It’s Saturday morning and I’m sitting here listening to Chibo Matto and Regina Spektor, trying not to regret last night’s culinary adventure. This is what I ate:
Actually before I start, it’s probably worth pointing out that I have this obsession with bad fast-food from places that do their best to try and replicate the fast-food experience of a McDonalds but just don’t quite get it. Show me someone’s random idea to try and revolutionize the franchise fast-food industry or a local take-away doing something odd and I’m there with a couple of bucks in my pocket and a desire to see their worst. It’s a sickness, I know, but it’s mine and I’ve come to grips with it. It’s like those people you know who are obsessed with bad movies and love them for their flaws – I’m obsessed with bad fast-food and love it despite the stomach pains and added kilograms that result. Call it a desire to savor the culinary camp.
Which brings us, then, to Snitzl – a fast-food restaurant I discovered while driving home yesterday built around the theme of doing very bad things to the chicken schnitzel. How bad, you ask? Well, alongside such traditional meals as the schnitzel with gravy and cheese or the schnitzel with salsa, they also offer such delicacies as the Thai Schnitzel (Schnitzel with coconut curry sauce, Thai vegetables, cheese and sweet chilli sauce), the Swag Schnitzel (BBW sauce, bacon, fried onions, cheese), and the Chine-eze (mixed vegetables with sweet & sour sauce, plus pineapple and the inevitable cheese). I’ll leave it to your imagination as to which I was eating above (suffice to say, it bore only a vague resemblance to what I was expecting).
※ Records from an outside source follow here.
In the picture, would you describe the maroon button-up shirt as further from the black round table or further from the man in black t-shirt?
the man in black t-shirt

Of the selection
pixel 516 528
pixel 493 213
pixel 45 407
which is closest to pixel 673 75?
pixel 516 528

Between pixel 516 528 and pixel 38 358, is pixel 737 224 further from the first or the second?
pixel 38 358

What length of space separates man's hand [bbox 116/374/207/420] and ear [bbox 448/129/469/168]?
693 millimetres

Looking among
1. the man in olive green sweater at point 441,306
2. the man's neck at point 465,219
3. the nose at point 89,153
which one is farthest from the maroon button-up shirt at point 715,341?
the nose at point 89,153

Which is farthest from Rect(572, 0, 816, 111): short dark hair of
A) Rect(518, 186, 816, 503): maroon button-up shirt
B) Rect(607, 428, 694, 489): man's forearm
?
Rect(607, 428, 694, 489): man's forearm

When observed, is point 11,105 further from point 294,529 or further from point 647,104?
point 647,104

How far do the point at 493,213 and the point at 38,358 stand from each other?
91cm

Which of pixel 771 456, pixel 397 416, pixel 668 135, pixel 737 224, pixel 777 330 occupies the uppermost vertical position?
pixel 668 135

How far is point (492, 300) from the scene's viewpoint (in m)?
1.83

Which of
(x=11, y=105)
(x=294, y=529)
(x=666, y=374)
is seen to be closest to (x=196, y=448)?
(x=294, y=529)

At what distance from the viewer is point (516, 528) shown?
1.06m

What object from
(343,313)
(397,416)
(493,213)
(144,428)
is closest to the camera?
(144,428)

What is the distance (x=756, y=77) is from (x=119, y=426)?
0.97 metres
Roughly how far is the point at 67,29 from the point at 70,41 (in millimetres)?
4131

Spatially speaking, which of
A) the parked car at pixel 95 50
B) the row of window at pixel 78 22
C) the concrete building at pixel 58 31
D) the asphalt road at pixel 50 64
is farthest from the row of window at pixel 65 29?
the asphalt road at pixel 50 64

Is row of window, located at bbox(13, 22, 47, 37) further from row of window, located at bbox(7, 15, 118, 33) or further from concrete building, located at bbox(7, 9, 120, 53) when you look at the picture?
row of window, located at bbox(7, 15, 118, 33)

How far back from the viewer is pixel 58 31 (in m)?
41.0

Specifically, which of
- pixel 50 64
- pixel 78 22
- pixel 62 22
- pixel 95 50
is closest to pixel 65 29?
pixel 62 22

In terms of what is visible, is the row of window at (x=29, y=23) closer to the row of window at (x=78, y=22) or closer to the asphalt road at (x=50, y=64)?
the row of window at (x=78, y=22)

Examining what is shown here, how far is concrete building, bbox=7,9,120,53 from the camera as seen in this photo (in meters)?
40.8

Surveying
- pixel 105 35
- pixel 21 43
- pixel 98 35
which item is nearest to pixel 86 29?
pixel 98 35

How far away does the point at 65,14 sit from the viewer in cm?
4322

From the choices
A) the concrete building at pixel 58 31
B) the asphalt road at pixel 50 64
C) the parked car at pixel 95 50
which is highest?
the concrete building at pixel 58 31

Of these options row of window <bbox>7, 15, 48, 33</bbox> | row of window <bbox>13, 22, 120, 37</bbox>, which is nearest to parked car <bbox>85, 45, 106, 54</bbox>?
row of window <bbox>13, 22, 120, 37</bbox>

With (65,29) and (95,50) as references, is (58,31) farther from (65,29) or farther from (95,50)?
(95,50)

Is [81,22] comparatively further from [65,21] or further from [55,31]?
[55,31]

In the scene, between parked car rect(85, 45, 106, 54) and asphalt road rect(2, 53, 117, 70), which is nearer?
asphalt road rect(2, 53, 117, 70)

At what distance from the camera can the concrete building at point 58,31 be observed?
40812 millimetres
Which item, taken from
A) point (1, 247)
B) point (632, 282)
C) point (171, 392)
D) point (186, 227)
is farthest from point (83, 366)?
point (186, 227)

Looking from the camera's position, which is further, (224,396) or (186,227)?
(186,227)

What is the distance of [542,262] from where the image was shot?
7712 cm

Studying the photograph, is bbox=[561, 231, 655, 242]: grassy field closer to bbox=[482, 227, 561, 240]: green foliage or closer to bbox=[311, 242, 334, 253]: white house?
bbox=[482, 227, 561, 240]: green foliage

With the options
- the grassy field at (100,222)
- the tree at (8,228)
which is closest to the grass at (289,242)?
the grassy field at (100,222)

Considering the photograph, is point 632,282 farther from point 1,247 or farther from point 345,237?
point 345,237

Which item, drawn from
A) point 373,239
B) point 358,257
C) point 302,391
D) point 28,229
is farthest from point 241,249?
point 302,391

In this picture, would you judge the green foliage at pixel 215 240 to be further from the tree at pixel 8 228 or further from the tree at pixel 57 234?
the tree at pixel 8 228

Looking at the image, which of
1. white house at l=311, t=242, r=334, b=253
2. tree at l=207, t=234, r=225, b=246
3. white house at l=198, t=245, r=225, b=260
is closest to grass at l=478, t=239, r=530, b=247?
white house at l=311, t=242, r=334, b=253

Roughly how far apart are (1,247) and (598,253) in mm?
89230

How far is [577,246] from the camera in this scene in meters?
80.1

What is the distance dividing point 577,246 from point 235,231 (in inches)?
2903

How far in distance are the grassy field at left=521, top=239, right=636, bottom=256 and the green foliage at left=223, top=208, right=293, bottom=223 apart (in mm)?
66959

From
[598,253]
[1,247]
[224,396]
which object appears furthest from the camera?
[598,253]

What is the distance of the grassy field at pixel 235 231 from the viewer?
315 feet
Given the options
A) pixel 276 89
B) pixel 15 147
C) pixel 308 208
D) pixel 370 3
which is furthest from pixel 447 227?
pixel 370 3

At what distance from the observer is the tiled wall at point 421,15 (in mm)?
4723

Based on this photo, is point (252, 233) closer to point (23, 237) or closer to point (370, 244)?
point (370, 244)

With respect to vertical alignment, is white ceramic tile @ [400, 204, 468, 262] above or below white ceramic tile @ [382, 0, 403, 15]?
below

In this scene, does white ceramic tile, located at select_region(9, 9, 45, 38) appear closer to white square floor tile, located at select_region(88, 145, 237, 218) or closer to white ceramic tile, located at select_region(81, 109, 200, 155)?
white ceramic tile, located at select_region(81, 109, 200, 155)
There’s more, of course – pick a nationality and they’re adopting their cuisine to schnitzel form, plus the inevitable variants on the meal deal, happy meal, and seniors meal. The best part was, of course, discovering that they home-delivered – you could get schnitzel abominations delivered to *to your door* if you were sufficiently interested. As dodgy fast-food places go, it was a veritable cornucopia of awesomeness; they had the flashy logo on the outside, all polished up and well-lit to suggest their legitimacy; they had the weird and wonderful mix of gimmick foods; and they had the lingo down as you walked in. Someone had put thought into the appearance and marketing of this. Sadly, however, it ended there – once you actually got inside it looked much like your local fish-and-chippery and thus the temptations of their exotic schnitzel variations was something to be met with suspicion rather than joy.
I’d like to say this ended well, but that goes against the spirit of trying such places out. Mostly you go to them to revel in the complete cognitive dissonance of seeing the basics of marketing and the capitalist impulse go awry, and in that respect Snitz doesn’t disappoint. I mean, I can now have a schnitzel covered in satay sauce, carrot, onion, coriander and cheese delivered to my house (dubbed the Indo D’Lite, though I’ll lay even money on the fact that it’s neither) and that’s worth more than little things like taste.
In fact, were it not for the Styrofoam containers used away, I could almost come to like the place. Compared with previous experiences, it’s actually okay. I’ve definitely had worse – South East Queenslanders who were out late on a Saturday night a lot in the 90’s may remember the short-lived 24-hour Brodies chain, which remains the lower echelon of such places I’ve experienced (and in recent years I delighted to discover that one still existed out in Warwick, and I immediately ate there upon discovering its existence).
Tonight, though, is devoted to recovering to yesterdays experience – I’ll steam myself a chicken breast with ginger and a handful of vegetables and eat like a sensible person. And I’ll dream of the upcoming trip to Adelaide in June, upon which I will be convincing Jason to take me in search of a Pea Floater.